EXERCISE SET =
- A) In the piece on US wealth distribution, why does the writer say it is still a problem for wealth to concentrate among the rich, even if the poorest improve their absolute position?
- B) In the piece on US wealth distribution, rewrite the passage from "I was listening" up to and including "what I came up.", replacing "radio program" with "talk show".
- C) Continue the piece on US wealth distribution from the point where it stops.

QUOTED PASSAGE =
══════════
Yes, the ‘politics of envy’. That is one of the epithets that the neo-liberal apologists use to defend the fact that the top-end-of-town are increasingly seizing the major proportion of any growth in wealth. They claim that shifts in the distribution of wealth and income do not matter if the levels of each distributional cohort (say, a decile or quintile) are all moving up. They ask the question: Why should a poor person care if a rich person is getting much richer as long as the poor are becoming less poor in absolute terms? The facts are that in advanced countries, the wealth accumulation of the last three decades has not been particularly beneficial to the poorest members of society. The rich have experienced massive gains in wealth even if the poor have enjoyed modest gains. But in the US, not only has the wealth distribution moved heavily towards the top end, the bottom 50 per cent now have less wealth than they had before the GFC began and have not increased their wealth since 1989 (when comparable data is available). And further, even if the bottom end of the distribution improved their absolute position, it still remains a major problem for wealth to be increasingly concentrated among the rich. It erodes the democratic process and increases social polarisation.
I was listening to a radio program the other evening (while driving) where the presenter hammered on about what she claimed to be the stupidity of the progressive obsession with distributional issues (wealth and income). She had an American conservative commentator on who claimed that everyone in the US were wealthier now as a result of the increasing neo-liberalisation of the economy since the 1980s.
He was referring to the financial deregulation that really took hold in the last 1980s and beyond.
I had recalled reading a document analysing the US distribution of wealth from last year which had led me to believe that the poor have become poorer in the US over the 8 or 9 years.
So I did some digging back in my notes to see whether my recall was contrary to what the radio program had been saying. This is what I came up.
On August 18, 2016, the US Congressional Budget Office released a report – Trends in Family Wealth, 1989 to 2013.
The headline fact is that in real terms, family wealth in the US in 2013 was $US67 trillion up from $US30 trillion in 1989.
The distribution of this wealth has become more skewed over the last 30 years.
The CBO publication tells us that:
In 2013, families in the top 10 percent of the wealth distribution held 76 percent of all family wealth, families in the 51st to the 90th percentiles held 23 percent, and those in the bottom half of the distribution held 1 percent … The distribution of wealth among the nation’s families was more unequal in 2013 than it had been in 1989 …
For instance, the difference in wealth held by families at the 90th percentile and the wealth of those in the middle widened from $532,000 to $861,000 over the period (in 2013 dollars). The share of wealth held by families in the top 10 per- cent of the wealth distribution increased from 67 percent to 76 percent, whereas the share of wealth held by families in the bottom half of the distribution declined from 3 percent to 1 percent.
══════════
DATA FOR REVIEW =

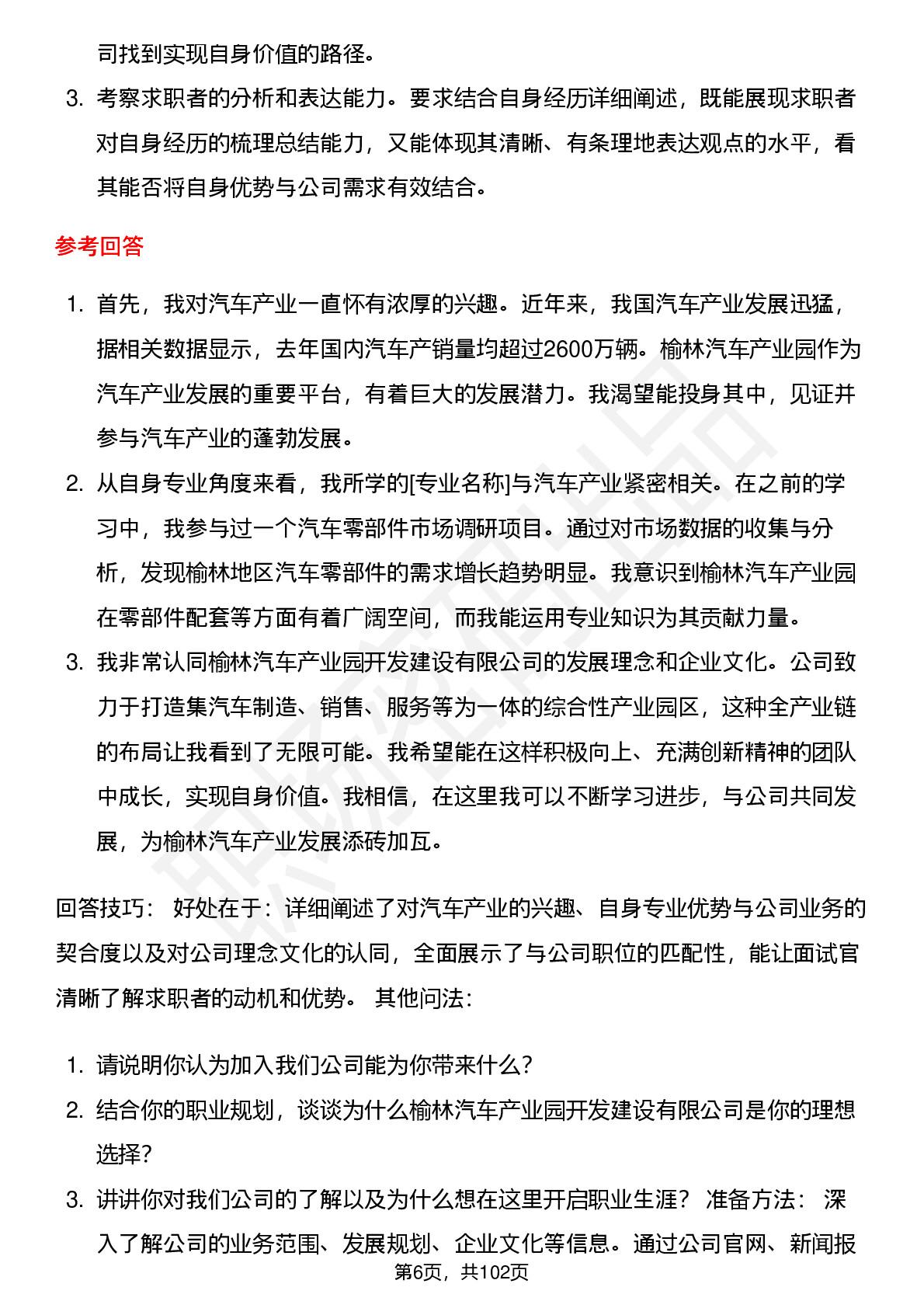 司找到实现自身价值的路径。

3. 考察求职者的分析和表达能力。要求结合自身经历详细阐述，既能展现求职者对自身经历的梳理总结能力，又能体现其清晰、有条理地表达观点的水平，看其能否将自身优势与公司需求有效结合。

参考回答

1. 首先，我对汽车产业一直怀有浓厚的兴趣。近年来，我国汽车产业发展迅猛，据相关数据显示，去年国内汽车产销量均超过2600万辆。榆林汽车产业园作为汽车产业发展的重要平台，有着巨大的发展潜力。我渴望能投身其中，见证并参与汽车产业的蓬勃发展。

2. 从自身专业角度来看，我所学的[专业名称]与汽车产业紧密相关。在之前的学习中，我参与过一个汽车零部件市场调研项目。通过对市场数据的收集与分析，发现榆林地区汽车零部件的需求增长趋势明显。我意识到榆林汽车产业园在零部件配套等方面有着广阔空间，而我能运用专业知识为其贡献力量。

3. 我非常认同榆林汽车产业园开发建设有限公司的发展理念和企业文化。公司致力于打造集汽车制造、销售、服务等为一体的综合性产业园区，这种全产业链的布局让我看到了无限可能。我希望能在这样积极向上、充满创新精神的团队中成长，实现自身价值。我相信，在这里我可以不断学习进步，与公司共同发展，为榆林汽车产业发展添砖加瓦。

回答技巧： 好处在于：详细阐述了对汽车产业的兴趣、自身专业优势与公司业务的契合度以及对公司理念文化的认同，全面展示了与公司职位的匹配性，能让面试官清晰了解求职者的动机和优势。 其他问法：

1. 请说明你认为加入我们公司能为你带来什么？

2. 结合你的职业规划，谈谈为什么榆林汽车产业园开发建设有限公司是你的理想选择？

3. 讲讲你对我们公司的了解以及为什么想在这里开启职业生涯？ 准备方法： 深入了解公司的业务范围、发展规划、企业文化等信息。通过公司官网、新闻报

第6页，共102页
══════════
ANSWERS GIVEN =
- A) The writer says growing concentration of wealth among the rich erodes the democratic process and increases social polarisation.

- B)
I was listening to a talk show the other evening (while driving) where the presenter hammered on about what she claimed to be the stupidity of the progressive obsession with distributional issues (wealth and income). She had an American conservative commentator on who claimed that everyone in the US were wealthier now as a result of the increasing neo-liberalisation of the economy since the 1980s.
He was referring to the financial deregulation that really took hold in the last 1980s and beyond.
I had recalled reading a document analysing the US distribution of wealth from last year which had led me to believe that the poor have become poorer in the US over the 8 or 9 years.
So I did some digging back in my notes to see whether my recall was contrary to what the talk show had been saying. This is what I came up.

- C)
So the progressive case, that wealth inequality in the US has been rising is clearly correct.
The following graph shows the shifts in shares of US Wealth between 1989 (red triangle) and 2013 (blue bars) by decile.
All groups other than the top 10 per cent of the distribution have lost ground since 1989.
But then comes the so what moment? The conservatives like to believe their ‘free market’ machine is making everyone better off. Yet, while they might be able to quote World Bank data that says that the poorest people in the world as slightly less poor now than say in 1989, they don’t have to look very far to see that in the advanced nations things are turning out differently.
The CBO data shows that in the US the bottom 50 per cent of families ranked by wealth are now poorer in real absolute terms than they were in 2007 and no better off than they were in 1989.
The ‘middle class’ (51st to 90th Percentiles) are also poorer in real absolute terms than they were in 2007 although they are better off than they were in 1989 (67 per cent growth over 1989-2013).
Meanwhile the top end of town (top 10 per cent) are only marginally poorer in real absolute terms than they were in 2007 but have grown their wealth by 155 per cent since 1989.
The average wealth for a family in the top 10 per cent of the Wealth Distribution grew from $US2,153,000 in 1989 to $US4,130,000 by 2013.
If we dig deeper in the deciles, we find that the fifth percentile had negative wealth of $US1000 in 1989 and this had grown to -$US19,000 by 2013.
In contradistinction, the 95th percentile had seen its wealth grow from $US1,150,000 to $US1,872,000.
The following graph was produced by the CBO (Exhibit 1).
So the claim that all the boats are rising is now false. The US is increasingly becoming a divided society in terms of wealth and the command (power) that wealth brings.
Neo-liberalism is failing more than half the families in the US.
There was three other graphs produced by the CBO publication that were rather significant (Exhibits 4, 6 and 8, reproduced below).
Exhibit 4 shows what happened to the 51st to 90th Percentile wealth holdings by the changes in debt and assets held by those families. Exhibit 6 repeats the exercise for the 26th to 50th Percentile, while Exhibit 8 shows the data for the Bottom 25 per cent in the Wealth distribution.
I have stacked these graphs on top of each other for ease of comparison (keeping the footnotes only for Exhibit 8).
The summary results across all three cohorts are as follows:
1. “From 1989 until the recession of 2007 to 2009, increases in home equity and in the value of financial assets (such as retirement accounts and financial securities) and other assets (such as business assets and real estate other than a family’s primary residence) all contributed to rising wealth” for families in all three distributional cohorts, albeit at different proportions.
2. Between 1989 and the recession, non-mortgage debt grew for all three groups, rather substantially reducing wealth by 49 per cent for the 51st to 90th group, 77 per cent for the 26th to 50th group and 114 per cent for the bottom 25 per cent.
3. “The recession and its aftermath were marked by declines in all asset categories for families” in all the distributional cohorts, the crash for the Bottom 25 per cent being equal to 247 per cent wealth losses. The 26th to 50th group lost 44 per cent from home equity and the 51st to 90th group 31 per cent.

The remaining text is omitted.